- [Stated problem]:
Return each of the rows below verbatim, with no changes.

[Records]

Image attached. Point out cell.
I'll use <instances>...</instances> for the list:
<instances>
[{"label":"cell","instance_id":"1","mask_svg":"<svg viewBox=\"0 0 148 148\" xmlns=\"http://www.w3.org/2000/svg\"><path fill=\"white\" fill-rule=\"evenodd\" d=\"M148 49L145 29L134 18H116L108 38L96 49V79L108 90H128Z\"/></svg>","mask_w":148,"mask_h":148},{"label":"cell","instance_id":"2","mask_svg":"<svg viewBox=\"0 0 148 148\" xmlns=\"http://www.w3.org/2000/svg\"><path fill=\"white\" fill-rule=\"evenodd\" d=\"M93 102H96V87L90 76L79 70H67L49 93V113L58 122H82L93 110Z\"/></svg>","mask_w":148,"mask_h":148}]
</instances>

- [Task solution]:
Image attached. Point out cell.
I'll use <instances>...</instances> for the list:
<instances>
[{"label":"cell","instance_id":"1","mask_svg":"<svg viewBox=\"0 0 148 148\" xmlns=\"http://www.w3.org/2000/svg\"><path fill=\"white\" fill-rule=\"evenodd\" d=\"M148 49L145 29L134 18H116L108 38L96 49V79L108 90H128Z\"/></svg>","mask_w":148,"mask_h":148},{"label":"cell","instance_id":"2","mask_svg":"<svg viewBox=\"0 0 148 148\" xmlns=\"http://www.w3.org/2000/svg\"><path fill=\"white\" fill-rule=\"evenodd\" d=\"M93 102H96V87L90 76L79 70H67L49 93V113L58 122H82L93 110Z\"/></svg>","mask_w":148,"mask_h":148}]
</instances>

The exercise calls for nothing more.